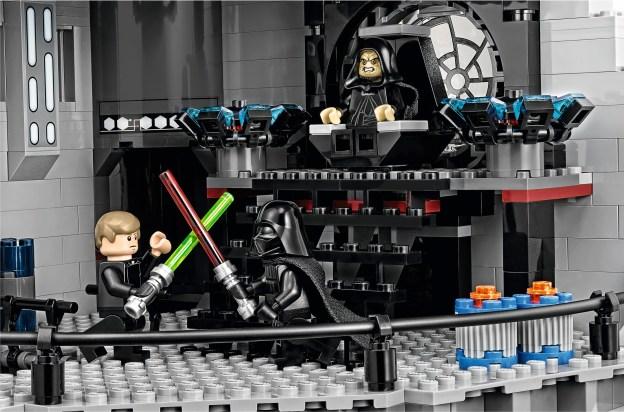 Le duel final mis en scène dans la salle du trône de l'Étoile de la Mort UCS 75159 (LEGO)
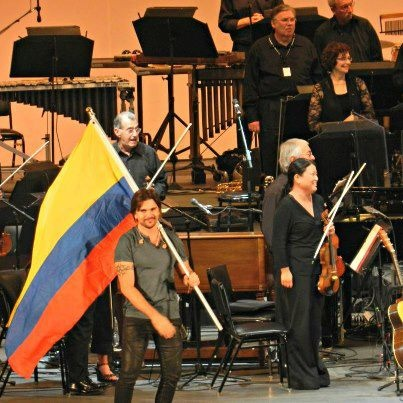 Juanes with Colombian flag
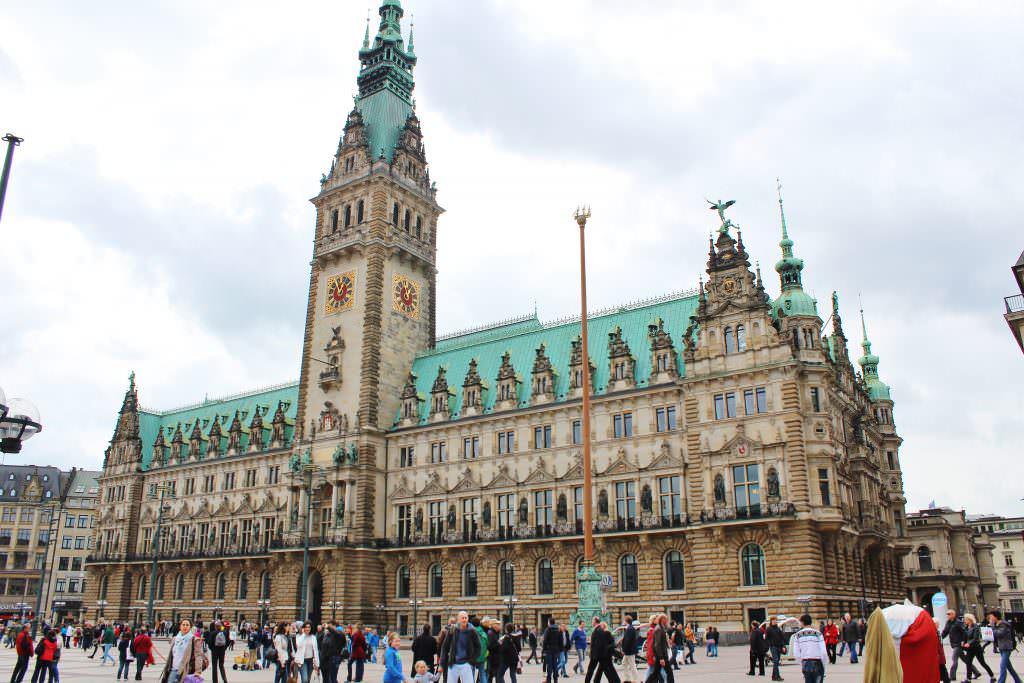 A prefeitura (Rathaus) vista da praça Rathausmarkt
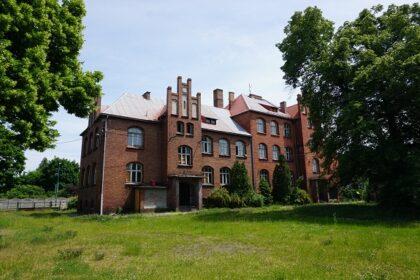 """Lubliniec: Projekt i kosztorys modernizacji """"czerwonej szkoły"""" jeszcze w tym roku? Miasto czeka na oferty"""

> [Exercise instructions]: Omit the pictures, then repeat exactly each line from the beginning of the listing through the line with "A prefeitura (Rathaus)".

> [Solution to the exercise]:
 Le duel final mis en scène dans la salle du trône de l'Étoile de la Mort UCS 75159 (LEGO)
 Juanes with Colombian flag
 A prefeitura (Rathaus) vista da praça Rathausmarkt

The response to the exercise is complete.